• **Set exercise**: Write out the listing below without any changes, from its first line up to and including the line that contains "440L447 500L462 509L487".

• **Exercise material**:
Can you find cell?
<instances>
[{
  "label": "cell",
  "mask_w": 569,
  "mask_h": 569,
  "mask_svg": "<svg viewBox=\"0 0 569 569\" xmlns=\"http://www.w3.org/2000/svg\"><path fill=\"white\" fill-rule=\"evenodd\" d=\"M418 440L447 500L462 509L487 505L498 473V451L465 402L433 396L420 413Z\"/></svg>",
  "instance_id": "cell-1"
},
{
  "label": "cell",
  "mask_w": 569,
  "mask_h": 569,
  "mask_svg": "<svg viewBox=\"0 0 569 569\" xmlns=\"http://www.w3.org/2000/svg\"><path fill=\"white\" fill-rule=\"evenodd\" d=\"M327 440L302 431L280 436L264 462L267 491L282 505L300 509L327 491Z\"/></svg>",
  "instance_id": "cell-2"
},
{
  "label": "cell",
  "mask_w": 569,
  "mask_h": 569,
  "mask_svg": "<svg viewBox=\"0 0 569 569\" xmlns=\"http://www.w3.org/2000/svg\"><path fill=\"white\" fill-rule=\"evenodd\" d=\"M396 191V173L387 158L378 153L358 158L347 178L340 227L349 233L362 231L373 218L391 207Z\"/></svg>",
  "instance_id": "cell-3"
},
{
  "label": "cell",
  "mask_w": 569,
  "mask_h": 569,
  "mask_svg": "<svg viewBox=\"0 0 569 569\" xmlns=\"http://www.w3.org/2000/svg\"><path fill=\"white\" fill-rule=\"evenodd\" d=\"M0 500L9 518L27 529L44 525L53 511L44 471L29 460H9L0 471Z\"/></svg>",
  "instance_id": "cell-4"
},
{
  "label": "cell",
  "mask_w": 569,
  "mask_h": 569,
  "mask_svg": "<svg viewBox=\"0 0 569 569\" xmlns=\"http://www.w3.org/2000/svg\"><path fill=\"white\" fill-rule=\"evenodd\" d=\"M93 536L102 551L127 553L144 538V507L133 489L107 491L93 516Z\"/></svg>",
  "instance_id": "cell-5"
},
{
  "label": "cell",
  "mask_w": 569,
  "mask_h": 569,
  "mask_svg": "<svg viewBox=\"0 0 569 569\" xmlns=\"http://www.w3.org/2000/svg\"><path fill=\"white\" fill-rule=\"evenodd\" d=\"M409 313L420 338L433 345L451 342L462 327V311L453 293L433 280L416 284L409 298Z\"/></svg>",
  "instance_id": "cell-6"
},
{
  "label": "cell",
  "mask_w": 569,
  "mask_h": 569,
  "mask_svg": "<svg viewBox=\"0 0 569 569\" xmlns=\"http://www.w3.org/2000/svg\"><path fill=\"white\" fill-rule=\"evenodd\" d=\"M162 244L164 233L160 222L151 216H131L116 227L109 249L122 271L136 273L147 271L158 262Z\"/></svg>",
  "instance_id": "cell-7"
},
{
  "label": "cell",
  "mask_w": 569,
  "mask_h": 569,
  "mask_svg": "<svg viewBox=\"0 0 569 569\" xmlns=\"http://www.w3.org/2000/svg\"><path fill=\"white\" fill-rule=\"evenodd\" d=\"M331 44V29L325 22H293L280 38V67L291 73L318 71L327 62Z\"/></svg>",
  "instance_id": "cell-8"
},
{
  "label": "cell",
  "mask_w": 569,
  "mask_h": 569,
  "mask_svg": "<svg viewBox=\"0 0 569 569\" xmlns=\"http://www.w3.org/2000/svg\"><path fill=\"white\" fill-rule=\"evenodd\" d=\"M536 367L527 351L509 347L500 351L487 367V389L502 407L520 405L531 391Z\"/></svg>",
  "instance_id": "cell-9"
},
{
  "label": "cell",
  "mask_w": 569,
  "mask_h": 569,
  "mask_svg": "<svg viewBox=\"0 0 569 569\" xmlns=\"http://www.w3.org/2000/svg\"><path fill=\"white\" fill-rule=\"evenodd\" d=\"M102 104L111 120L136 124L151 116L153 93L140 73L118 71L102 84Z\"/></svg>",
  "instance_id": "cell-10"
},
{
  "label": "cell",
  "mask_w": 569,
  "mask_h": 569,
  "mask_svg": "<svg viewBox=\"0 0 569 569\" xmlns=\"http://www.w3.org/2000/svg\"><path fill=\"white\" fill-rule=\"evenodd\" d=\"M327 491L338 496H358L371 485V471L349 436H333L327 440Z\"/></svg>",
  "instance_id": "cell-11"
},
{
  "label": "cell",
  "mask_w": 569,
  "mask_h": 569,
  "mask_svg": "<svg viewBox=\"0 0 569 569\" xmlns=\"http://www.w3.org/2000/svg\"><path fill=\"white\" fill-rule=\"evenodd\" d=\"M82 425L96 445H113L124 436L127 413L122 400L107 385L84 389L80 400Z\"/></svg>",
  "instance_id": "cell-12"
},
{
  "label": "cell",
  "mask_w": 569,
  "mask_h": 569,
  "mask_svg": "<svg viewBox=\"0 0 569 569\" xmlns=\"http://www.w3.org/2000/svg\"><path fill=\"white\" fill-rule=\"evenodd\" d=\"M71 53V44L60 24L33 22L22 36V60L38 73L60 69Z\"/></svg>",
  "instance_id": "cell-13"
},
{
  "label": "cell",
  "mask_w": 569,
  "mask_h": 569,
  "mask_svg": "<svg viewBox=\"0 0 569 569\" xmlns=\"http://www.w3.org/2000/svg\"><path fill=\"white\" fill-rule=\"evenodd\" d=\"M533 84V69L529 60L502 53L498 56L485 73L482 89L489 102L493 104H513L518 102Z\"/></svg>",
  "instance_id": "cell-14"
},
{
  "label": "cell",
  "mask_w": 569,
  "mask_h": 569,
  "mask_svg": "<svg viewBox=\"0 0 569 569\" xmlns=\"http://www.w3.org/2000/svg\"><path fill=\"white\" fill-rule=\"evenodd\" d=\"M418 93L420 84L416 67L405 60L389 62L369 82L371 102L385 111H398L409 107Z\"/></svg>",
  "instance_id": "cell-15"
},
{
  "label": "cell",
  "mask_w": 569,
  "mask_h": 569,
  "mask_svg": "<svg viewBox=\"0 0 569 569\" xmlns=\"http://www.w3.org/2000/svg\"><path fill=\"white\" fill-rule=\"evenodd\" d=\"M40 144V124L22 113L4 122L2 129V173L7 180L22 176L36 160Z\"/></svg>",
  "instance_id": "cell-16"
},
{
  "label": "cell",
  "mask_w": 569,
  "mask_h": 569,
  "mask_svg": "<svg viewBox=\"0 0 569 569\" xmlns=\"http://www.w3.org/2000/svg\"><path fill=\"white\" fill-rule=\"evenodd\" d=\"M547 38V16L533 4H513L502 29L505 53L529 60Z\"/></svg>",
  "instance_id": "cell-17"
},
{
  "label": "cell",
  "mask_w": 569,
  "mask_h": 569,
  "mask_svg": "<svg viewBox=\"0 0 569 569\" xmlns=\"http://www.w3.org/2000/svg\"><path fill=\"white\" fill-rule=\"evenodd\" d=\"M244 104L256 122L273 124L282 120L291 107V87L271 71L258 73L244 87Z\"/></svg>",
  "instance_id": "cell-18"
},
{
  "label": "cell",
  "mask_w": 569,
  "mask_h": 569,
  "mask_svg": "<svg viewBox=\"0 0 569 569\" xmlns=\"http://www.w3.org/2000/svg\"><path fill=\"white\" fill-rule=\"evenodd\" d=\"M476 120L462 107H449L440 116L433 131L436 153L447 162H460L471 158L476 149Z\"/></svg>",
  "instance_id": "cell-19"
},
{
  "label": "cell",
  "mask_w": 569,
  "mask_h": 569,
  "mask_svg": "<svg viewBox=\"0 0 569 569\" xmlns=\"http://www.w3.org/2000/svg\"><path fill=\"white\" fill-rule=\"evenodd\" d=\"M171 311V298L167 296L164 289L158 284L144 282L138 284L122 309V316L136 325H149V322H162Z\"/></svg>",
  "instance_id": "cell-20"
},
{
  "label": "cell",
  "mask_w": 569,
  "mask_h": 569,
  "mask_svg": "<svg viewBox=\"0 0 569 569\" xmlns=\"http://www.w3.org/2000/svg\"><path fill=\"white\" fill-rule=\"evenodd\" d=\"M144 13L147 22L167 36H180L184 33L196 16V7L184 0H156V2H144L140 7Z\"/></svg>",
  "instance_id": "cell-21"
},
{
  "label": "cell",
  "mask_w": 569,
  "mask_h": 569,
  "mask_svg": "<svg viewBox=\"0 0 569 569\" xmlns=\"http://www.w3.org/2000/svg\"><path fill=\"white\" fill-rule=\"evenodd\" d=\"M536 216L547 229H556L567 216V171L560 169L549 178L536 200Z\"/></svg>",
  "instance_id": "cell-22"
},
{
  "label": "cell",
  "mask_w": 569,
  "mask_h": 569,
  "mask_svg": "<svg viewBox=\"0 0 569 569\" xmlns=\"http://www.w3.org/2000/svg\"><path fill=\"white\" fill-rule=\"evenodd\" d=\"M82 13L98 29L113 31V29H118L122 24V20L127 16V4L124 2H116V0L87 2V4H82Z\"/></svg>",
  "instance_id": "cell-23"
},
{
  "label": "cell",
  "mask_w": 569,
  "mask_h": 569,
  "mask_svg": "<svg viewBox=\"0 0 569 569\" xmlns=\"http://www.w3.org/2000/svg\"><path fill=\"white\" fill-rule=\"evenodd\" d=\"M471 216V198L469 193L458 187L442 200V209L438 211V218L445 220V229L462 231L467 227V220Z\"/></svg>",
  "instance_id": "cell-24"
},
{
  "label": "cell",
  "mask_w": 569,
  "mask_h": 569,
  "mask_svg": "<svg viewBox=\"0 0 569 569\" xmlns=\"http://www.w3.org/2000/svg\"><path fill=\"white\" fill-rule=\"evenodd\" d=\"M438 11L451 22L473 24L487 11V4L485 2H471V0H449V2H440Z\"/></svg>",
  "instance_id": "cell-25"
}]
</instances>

• **Task result**:
Can you find cell?
<instances>
[{
  "label": "cell",
  "mask_w": 569,
  "mask_h": 569,
  "mask_svg": "<svg viewBox=\"0 0 569 569\" xmlns=\"http://www.w3.org/2000/svg\"><path fill=\"white\" fill-rule=\"evenodd\" d=\"M418 440L447 500L462 509L487 505L498 473V451L465 402L433 396L420 413Z\"/></svg>",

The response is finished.